= Beginning of Section =
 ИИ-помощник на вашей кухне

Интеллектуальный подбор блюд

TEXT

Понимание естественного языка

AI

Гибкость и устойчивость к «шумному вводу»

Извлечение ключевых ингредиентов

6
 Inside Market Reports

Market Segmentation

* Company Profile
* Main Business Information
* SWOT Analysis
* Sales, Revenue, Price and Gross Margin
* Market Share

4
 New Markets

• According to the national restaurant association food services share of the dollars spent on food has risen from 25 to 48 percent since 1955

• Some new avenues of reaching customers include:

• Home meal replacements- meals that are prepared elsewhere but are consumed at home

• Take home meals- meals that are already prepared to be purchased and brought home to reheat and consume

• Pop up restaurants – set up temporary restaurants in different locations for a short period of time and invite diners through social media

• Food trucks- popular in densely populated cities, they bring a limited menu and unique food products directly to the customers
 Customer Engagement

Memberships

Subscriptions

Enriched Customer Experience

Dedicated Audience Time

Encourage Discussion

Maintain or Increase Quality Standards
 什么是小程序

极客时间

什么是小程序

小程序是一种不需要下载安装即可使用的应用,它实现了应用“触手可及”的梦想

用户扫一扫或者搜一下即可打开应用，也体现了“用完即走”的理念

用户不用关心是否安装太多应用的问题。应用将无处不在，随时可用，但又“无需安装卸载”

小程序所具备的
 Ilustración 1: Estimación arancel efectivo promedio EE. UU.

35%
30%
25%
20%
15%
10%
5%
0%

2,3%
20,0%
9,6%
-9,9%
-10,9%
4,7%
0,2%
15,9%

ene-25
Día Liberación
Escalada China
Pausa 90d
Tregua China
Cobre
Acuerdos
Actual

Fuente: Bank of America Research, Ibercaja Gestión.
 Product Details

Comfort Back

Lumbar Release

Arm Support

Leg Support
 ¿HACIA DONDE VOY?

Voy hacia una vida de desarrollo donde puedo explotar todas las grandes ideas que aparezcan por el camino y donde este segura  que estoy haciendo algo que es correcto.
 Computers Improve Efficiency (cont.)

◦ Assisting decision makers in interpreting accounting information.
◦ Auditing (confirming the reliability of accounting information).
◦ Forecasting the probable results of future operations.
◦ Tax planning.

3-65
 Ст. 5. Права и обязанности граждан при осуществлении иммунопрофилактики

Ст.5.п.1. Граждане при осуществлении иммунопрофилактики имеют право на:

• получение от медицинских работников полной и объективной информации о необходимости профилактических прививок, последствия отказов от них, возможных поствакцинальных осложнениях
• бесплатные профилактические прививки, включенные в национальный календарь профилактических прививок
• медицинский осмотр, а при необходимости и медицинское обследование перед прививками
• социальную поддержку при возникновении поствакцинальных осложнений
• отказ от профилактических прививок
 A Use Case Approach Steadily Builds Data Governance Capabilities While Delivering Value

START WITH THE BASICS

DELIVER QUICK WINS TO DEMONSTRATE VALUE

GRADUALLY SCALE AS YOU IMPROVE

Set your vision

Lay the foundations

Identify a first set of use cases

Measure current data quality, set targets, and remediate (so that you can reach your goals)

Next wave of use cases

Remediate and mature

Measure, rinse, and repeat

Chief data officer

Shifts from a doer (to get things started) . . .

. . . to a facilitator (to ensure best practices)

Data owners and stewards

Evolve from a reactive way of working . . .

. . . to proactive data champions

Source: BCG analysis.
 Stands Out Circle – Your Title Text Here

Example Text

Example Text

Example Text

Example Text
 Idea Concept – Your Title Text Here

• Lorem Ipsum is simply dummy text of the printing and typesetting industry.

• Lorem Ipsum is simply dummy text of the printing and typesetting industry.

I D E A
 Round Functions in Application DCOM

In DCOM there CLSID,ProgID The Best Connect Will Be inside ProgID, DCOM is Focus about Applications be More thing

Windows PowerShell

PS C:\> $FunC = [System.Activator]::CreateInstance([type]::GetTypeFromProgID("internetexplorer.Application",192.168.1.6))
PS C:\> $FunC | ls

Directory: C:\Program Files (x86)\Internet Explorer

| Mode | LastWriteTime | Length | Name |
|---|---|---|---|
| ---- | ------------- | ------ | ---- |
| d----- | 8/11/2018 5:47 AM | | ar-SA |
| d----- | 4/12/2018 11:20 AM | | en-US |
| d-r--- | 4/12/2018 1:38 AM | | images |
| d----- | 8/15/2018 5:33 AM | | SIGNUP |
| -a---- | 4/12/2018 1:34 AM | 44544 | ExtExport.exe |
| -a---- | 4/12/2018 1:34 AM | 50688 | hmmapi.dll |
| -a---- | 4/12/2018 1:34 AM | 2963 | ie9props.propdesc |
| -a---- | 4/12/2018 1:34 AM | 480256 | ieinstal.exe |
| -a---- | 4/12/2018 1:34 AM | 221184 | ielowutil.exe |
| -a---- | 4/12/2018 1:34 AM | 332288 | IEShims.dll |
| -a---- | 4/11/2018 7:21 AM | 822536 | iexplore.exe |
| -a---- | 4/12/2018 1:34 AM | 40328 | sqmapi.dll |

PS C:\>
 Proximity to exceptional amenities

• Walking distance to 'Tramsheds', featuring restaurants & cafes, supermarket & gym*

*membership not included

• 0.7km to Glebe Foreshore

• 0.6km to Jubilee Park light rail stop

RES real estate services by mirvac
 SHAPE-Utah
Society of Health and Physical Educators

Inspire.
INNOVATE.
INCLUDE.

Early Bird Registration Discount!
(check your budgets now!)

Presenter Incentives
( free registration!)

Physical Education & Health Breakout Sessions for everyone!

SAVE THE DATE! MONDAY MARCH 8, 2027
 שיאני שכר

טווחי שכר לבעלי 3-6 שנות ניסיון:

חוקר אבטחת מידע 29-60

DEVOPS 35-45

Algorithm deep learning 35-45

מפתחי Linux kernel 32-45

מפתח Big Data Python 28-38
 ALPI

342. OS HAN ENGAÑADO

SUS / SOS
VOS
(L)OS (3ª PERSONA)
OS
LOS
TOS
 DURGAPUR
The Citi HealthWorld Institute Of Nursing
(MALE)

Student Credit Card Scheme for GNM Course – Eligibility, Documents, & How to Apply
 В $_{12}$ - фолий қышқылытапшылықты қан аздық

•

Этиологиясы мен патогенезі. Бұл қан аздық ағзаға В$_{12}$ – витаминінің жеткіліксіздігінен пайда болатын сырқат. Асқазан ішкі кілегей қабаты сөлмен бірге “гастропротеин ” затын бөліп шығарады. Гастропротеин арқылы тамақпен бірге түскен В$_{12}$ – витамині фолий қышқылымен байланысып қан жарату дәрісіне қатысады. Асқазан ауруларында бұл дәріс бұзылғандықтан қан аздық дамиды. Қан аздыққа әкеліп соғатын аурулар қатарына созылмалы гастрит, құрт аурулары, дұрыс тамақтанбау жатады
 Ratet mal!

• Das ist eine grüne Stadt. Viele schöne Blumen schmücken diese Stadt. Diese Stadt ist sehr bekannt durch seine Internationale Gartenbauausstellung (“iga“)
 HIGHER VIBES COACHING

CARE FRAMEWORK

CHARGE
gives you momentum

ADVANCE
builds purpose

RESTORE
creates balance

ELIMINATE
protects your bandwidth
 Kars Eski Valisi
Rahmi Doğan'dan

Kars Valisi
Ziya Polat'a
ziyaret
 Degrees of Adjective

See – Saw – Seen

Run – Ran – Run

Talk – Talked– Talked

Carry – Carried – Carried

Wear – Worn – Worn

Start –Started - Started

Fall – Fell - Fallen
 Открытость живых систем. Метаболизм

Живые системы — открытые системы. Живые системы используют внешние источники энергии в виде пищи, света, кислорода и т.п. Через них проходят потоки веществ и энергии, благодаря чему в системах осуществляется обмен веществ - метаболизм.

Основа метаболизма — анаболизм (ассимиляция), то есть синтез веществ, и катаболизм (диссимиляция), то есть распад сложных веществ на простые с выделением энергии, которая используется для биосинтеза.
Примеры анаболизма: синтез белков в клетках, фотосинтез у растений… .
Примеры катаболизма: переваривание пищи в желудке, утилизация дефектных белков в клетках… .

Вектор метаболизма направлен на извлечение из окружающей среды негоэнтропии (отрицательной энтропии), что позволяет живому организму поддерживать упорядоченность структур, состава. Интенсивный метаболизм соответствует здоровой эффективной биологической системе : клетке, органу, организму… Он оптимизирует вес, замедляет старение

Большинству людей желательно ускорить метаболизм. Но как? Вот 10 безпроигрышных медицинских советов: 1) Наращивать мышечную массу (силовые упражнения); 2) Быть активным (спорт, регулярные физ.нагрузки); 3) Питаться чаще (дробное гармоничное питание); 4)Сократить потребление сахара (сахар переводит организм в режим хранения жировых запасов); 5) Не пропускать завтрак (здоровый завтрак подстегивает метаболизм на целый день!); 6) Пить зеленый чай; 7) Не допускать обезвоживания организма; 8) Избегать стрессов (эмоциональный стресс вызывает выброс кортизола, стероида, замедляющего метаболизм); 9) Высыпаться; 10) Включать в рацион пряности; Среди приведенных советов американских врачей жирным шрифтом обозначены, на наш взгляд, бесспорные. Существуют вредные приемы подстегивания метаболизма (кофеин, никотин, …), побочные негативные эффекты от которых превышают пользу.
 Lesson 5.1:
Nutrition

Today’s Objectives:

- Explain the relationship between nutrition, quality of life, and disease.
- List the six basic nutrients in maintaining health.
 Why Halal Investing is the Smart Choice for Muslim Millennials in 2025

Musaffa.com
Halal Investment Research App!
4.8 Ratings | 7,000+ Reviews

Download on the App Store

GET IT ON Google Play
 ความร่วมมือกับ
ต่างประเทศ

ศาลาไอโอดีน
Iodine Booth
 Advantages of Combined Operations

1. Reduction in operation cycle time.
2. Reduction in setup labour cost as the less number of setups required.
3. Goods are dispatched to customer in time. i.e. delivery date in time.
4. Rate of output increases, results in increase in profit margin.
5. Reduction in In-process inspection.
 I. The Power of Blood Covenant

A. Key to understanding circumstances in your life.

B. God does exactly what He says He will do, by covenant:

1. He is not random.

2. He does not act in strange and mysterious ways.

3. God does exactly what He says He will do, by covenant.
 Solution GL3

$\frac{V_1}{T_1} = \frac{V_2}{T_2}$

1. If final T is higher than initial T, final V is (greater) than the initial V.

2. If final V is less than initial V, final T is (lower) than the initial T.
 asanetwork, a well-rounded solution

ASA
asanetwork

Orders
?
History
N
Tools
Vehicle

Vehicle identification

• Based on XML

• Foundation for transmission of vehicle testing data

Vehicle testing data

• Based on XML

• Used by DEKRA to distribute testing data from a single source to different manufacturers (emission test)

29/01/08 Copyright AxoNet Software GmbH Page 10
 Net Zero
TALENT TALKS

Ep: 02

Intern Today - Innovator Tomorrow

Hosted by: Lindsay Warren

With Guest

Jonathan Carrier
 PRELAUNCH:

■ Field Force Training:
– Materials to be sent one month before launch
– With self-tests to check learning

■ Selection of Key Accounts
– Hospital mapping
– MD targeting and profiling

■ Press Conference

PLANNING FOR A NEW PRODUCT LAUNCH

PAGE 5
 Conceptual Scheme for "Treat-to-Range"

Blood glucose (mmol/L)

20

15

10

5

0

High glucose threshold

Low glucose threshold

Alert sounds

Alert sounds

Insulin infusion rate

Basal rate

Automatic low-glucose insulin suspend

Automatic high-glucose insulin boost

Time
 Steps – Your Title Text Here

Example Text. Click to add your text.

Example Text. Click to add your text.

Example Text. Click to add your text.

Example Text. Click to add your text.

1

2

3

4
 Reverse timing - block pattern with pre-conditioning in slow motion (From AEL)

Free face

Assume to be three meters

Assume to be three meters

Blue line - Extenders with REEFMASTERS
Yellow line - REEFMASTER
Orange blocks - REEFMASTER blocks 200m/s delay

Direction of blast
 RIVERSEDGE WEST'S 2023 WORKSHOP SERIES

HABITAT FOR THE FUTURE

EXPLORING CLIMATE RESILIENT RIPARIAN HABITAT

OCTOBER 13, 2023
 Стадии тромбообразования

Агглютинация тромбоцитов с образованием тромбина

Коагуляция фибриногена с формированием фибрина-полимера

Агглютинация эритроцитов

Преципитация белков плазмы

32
= End of Section =
▶ [THE PROBLEM]: The response must hold only the lines above from the line with "Identify a first set of use cases" through the line with "ensure best practices)", each copied exactly, both ends kept.

▶ [EXPECTED ANSWER]:
Identify a first set of use cases

Measure current data quality, set targets, and remediate (so that you can reach your goals)

Next wave of use cases

Remediate and mature

Measure, rinse, and repeat

Chief data officer

Shifts from a doer (to get things started) . . .

. . . to a facilitator (to ensure best practices)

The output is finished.